--- Problem A ---
Translate this sentence from the text on ReactiveEntitySet into Spanish: "ReactiveEntitySet is a natural extension of RuntimeSet."
--- Problem B ---
According to the text on ReactiveEntitySet, what concept did Entitas introduce?
--- Problem C ---
Quote the text on ReactiveEntitySet word for word, starting at "protected override void" and ending after "trying to achieve.".

--- Extracted text ---
================

If we rarely iterate (because we only process changes), Sparse Set’s iteration weakness doesn’t seem to matter as much. We keep the O(1) add/remove/access and contiguous data layout.

What I Learned from EnTT

EnTT, used in Minecraft, employs Sparse Set:

  • Paginated sparse array for memory efficiency
  • O(1) add, remove, and access
  • Signal feature for change notifications

What I Learned from Entitas

Entitas introduced the ReactiveSystem concept:

// Only processes entities that changed
public class MovementSystem : ReactiveSystem<GameEntity>
{
    protected override ICollector<GameEntity> GetTrigger(IContext<GameEntity> context)
        => context.CreateCollector(GameMatcher.Position);

    protected override void Execute(List<GameEntity> entities)
    {
        // Only entities whose position changed arrive here
    }
}

This “process only what changed” philosophy resonated with what I was trying to achieve.

ReactiveEntitySet Design

The Core Idea

flowchart LR
    RS["RuntimeSet: who exists"] --> RES["ReactiveEntitySet: who exists + what they have"]

ReactiveEntitySet is a natural extension of RuntimeSet. Where RuntimeSet tracks “who exists,” ReactiveEntitySet tracks “who exists and what state they have.”

Data Structure

public class ReactiveEntitySet<TData> : ScriptableObject
    where TData : unmanaged
{
    // Sparse Set structure
    private Dictionary<int, int> idToIndex;  // ID → Index
    private List<TData> dataList;            // Contiguous data
    private List<int> indexToId;             // Index → ID

    // Reactive events
    public event Action<int> OnItemAdded;
    public event Action<int> OnItemRemoved;
    public event Action<int, TData> OnDataChanged;
}

Operation Complexity

OperationComplexity
RegisterO(1)
UnregisterO(1) via Swap & Pop
AccessO(1)

================

--- Source material ---
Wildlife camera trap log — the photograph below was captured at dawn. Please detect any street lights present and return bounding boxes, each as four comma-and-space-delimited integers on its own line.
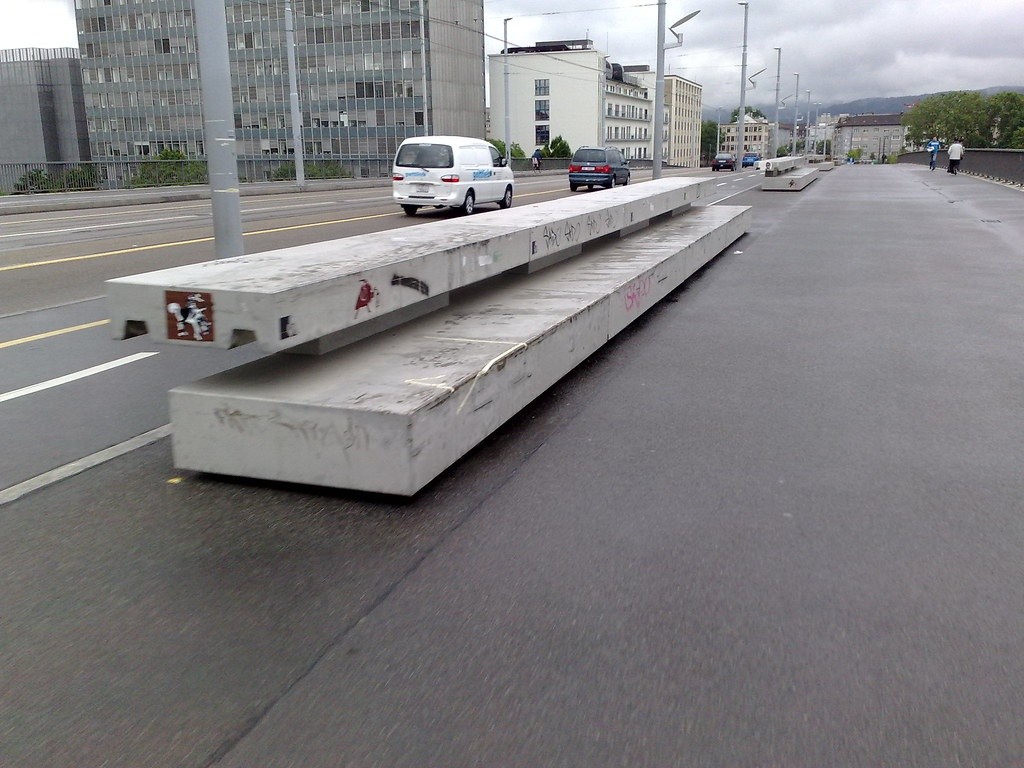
768, 48, 794, 157
812, 101, 822, 155
791, 74, 803, 156
652, 0, 701, 181
823, 112, 830, 162
737, 2, 767, 174
805, 89, 813, 155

================

--- Task solution A ---
ReactiveEntitySet es una extensión natural de RuntimeSet.

--- Task solution B ---
The ReactiveSystem concept.

--- Task solution C ---
protected override void Execute(List<GameEntity> entities)
    {
        // Only entities whose position changed arrive here
    }
}

This “process only what changed” philosophy resonated with what I was trying to achieve.